Passage provided:
+++

Or take a situation where I get angry and I say a mean or degrading thing to someone I love. Inevitably something in our relationship gets broken. It is no longer the same and in some sense, can never be the same again even with an apology. The words are out there. They cannot be taken back.
If I understand sin between me and the Father (or another that I love) in this way it changes everything. Through the glasses of Love I start to see sin for what it really is and does. It breaks something valuable. It destroys relationship. It destroys oneness. It it heartbreaking. It devalues what we have together. This happens if it is between the Father and me or if it happens between my child and me or Husband and me.
Could it be that he sees sin like this? Could the act of Jesus coming to die for us be not one of a legal obligation that had to be fulfilled but of consuming love making a way for relationship to be restored? When he looks on our sin could he be looking on with compassion as the same way we would look upon a baby born to a mom on crack or a wasted life of drugs destroying a child's life and potential?
I have come to realize that if I can see sin through the eyes of love I have a small chance of understanding the Heart of the One that loves me and of actually being able to love someone else in the same way.
Wednesday, March 4, 2009
Something is happening with me, or better put, something is happening within me. Both I guess.
I've not blogged for a bit here. I had to reintroduce myself to my blog sign-in page. Fortunately it still remembered me.
I've actually been busy with real life again. Real people that I can hug and touch.
Friends of old returned to stay with us for two wonderful weeks. I visited my Sister in the desert of Mexico and talked and laughed and ate wonderful Mexican food for a week. A former friend is beginning a wonderful new relationship with me. My youngest daughter has moved back into the house to go to school for a year. With her return has come a flood of her entourage (friends). Colorful sort that have cool blue hair (my favorite!), diverse religious affiliations, some with assorted sexual preferences and questionable drug choices but the sort that find myself absolutely loving to feed, hug and provide a place to play and crash. It is a great story of grace to have this child choose to live here again. Fingers crossed as we navigate the relationship in such close proximity.
So what is it that I'm glad has happened?
All of it. The painful last two years. The abandonment of many friends. The loss of all that I was before. The death (at least from what I can see) of Church Lady. The re-evaluating of everything I hold dear. The emptying of my theology. The tears. The repentance. The joy of finding simplicity. The ability to meet you all. So much more.
We were talking about some of those that we love still in the group that we left. So often we want to make contact and tell them that we love them. So often it is on the tips of our fingers to write to them and explain how they are missing out on the very heart of God. Then last night Husband said something that rocked my world. He said something to the effect that God has a plan for each of us to find HIM - to find His heart for us and that if we had not gone through EXACTLY what we went through we would not be in this place now. That it was only through this perfectly formed, sometimes very painful journey that we have come to the place where there is Peace and Grace and most of all Love. He said that if the Father was gracious enough to bring us to this point, he would also have the same plan to bring each of those we love to the same point.

+++

Challenges:
• A. According to the blog post, how long did the friends of old stay?
• B. Reproduce the stretch of the blog post from "Could it be" through "life and potential?" word for word.
• C. State whether each statement agrees with the blog post, answering yes or no and quoting the deciding words: (i) The youngest daughter moved back into the house to attend school for a year. (ii) The blog sign-in page no longer remembered the writer. (iii) The blog post says an apology can make a relationship the same as before after mean words.

Material shown:

+++

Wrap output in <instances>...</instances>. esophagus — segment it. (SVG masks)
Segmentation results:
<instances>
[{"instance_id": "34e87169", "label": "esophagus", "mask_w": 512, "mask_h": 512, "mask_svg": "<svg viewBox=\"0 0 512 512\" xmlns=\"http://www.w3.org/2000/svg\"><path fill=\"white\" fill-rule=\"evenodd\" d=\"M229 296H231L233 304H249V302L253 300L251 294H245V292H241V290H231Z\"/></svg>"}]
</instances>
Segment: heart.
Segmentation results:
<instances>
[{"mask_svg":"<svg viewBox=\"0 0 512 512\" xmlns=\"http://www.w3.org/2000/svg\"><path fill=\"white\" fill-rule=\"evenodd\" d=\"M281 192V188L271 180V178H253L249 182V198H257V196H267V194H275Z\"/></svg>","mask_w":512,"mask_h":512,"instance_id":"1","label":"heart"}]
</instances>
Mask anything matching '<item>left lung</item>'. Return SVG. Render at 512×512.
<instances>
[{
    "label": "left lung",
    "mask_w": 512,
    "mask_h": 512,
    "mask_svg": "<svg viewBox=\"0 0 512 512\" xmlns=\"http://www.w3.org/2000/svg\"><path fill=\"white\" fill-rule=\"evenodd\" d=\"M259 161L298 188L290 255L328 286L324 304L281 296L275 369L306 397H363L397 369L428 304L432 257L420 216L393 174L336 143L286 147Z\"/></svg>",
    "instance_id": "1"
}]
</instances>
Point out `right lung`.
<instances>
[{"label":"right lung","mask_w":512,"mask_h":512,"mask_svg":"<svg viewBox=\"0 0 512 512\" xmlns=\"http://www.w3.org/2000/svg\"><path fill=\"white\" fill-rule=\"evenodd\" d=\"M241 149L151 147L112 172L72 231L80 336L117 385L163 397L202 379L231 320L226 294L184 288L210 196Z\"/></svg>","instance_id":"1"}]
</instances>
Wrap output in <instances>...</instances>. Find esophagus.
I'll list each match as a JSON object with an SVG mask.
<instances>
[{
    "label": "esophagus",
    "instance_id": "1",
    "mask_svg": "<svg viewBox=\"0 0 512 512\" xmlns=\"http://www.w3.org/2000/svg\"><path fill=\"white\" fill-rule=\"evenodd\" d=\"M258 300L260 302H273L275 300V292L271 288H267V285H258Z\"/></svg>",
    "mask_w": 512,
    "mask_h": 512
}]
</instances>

+++

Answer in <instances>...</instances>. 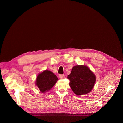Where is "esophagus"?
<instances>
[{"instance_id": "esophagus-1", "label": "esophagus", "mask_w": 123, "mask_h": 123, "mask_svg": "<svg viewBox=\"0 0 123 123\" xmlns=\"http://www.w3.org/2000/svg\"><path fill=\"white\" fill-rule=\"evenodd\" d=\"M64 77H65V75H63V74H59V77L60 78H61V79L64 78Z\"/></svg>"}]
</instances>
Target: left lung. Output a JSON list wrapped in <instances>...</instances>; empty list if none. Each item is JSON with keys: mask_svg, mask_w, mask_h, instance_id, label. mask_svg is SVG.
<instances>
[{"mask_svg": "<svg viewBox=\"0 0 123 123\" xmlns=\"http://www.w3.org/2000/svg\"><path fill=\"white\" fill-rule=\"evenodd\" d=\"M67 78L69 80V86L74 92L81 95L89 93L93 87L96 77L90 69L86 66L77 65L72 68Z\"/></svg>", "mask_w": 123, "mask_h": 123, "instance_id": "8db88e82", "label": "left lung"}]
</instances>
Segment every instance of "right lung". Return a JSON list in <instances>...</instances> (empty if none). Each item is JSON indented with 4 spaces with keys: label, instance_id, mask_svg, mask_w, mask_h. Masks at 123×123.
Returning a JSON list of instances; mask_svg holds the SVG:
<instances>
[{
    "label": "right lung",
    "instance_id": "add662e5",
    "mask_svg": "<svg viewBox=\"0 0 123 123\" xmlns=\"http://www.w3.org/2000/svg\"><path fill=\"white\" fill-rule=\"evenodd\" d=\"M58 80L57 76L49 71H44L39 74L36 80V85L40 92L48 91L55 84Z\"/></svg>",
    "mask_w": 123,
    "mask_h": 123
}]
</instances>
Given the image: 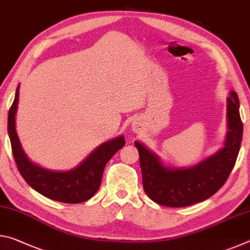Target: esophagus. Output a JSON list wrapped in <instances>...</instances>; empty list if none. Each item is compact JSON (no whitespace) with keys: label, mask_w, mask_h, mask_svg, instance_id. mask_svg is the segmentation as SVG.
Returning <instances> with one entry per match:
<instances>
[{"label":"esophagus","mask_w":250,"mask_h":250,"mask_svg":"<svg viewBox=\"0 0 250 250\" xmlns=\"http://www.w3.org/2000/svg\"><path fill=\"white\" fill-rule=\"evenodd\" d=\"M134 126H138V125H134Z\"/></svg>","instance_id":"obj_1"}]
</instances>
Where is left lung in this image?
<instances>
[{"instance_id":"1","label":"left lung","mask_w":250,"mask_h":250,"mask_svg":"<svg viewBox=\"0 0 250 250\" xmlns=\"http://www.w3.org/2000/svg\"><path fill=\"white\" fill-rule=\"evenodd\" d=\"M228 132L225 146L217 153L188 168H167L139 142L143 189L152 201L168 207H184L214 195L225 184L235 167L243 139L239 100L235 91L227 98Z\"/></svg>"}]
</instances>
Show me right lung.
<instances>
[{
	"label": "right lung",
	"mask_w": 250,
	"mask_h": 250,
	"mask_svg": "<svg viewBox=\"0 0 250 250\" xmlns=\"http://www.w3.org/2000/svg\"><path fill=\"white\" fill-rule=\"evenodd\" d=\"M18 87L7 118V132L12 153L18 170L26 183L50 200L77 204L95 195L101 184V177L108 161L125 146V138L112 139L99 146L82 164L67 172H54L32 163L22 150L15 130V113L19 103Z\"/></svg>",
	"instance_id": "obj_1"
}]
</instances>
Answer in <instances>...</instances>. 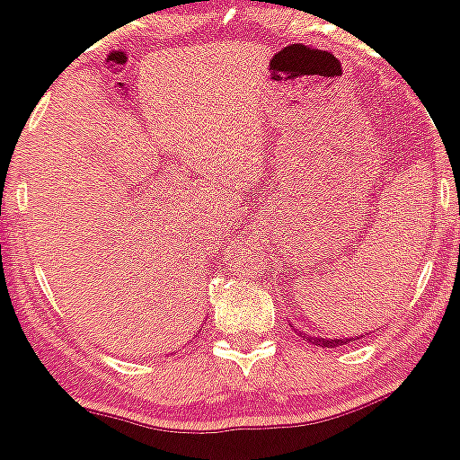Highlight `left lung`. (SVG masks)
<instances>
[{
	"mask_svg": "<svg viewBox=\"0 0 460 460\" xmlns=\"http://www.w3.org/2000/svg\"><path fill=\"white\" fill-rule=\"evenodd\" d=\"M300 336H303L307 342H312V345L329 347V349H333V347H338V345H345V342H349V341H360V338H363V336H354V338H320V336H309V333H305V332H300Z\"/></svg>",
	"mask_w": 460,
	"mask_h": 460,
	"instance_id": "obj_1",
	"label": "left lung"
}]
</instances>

+++

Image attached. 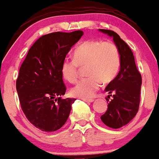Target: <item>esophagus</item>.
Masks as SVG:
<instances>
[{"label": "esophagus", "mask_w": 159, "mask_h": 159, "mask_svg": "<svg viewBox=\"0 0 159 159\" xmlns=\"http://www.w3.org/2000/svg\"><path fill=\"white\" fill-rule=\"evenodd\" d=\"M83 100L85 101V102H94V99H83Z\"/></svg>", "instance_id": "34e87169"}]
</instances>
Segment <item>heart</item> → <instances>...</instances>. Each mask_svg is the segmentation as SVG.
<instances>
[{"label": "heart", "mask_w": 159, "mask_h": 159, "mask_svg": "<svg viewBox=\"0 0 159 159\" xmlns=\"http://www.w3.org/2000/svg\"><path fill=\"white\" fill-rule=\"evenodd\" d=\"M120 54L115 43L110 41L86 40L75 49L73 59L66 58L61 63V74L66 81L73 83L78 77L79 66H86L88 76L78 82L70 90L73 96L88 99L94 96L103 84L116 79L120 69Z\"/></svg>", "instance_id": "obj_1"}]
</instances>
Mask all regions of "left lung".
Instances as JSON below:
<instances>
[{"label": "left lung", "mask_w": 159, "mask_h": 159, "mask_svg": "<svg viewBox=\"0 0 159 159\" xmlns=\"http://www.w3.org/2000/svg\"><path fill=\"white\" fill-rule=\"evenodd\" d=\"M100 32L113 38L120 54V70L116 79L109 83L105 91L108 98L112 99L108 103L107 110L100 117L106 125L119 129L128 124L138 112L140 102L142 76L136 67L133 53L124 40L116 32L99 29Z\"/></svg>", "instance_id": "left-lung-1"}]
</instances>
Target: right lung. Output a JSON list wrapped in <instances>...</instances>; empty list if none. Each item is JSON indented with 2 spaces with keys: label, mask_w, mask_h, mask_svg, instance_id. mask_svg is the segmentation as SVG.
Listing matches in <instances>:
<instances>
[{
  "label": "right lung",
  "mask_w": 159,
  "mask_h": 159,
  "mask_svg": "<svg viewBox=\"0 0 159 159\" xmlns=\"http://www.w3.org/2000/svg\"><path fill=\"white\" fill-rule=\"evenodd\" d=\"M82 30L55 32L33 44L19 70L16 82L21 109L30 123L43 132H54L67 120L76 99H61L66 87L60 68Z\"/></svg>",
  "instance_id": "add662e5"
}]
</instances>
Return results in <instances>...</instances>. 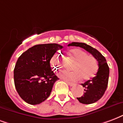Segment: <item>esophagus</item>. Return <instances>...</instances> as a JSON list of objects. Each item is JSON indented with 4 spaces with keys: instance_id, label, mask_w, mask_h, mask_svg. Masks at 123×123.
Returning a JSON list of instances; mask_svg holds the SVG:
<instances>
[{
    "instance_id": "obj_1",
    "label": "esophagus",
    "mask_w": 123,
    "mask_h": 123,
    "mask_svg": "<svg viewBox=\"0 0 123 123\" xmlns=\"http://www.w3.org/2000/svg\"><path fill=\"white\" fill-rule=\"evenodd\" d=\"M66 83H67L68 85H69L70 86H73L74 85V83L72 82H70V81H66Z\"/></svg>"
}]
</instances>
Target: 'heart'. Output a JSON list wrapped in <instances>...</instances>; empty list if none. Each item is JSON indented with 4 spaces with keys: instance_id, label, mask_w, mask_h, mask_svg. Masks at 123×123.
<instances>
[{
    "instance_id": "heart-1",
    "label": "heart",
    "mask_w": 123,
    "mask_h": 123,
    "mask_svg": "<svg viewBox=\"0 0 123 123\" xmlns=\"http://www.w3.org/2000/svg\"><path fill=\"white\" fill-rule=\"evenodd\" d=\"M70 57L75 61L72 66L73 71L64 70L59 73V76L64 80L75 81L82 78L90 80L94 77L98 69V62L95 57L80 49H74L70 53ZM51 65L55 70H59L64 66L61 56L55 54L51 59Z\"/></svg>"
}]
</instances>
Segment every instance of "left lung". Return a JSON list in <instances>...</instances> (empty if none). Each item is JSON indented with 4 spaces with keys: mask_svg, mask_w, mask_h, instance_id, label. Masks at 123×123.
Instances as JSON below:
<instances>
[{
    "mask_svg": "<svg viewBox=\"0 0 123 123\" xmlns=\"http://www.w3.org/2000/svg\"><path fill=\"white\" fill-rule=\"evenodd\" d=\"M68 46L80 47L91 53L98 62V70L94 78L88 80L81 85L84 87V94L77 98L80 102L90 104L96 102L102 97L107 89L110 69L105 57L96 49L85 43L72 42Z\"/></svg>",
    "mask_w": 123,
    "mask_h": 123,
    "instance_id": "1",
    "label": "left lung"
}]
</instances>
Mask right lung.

+++

Exercise solutions:
• A. They stayed for two weeks.

• B.
Could it be that he sees sin like this? Could the act of Jesus coming to die for us be not one of a legal obligation that had to be fulfilled but of consuming love making a way for relationship to be restored? When he looks on our sin could he be looking on with compassion as the same way we would look upon a baby born to a mom on crack or a wasted life of drugs destroying a child's life and potential?

• C.
(i) Yes: "My youngest daughter has moved back into the house to go to school for a year."
(ii) No: "Fortunately it still remembered me."
(iii) No: "can never be the same again even with an apology."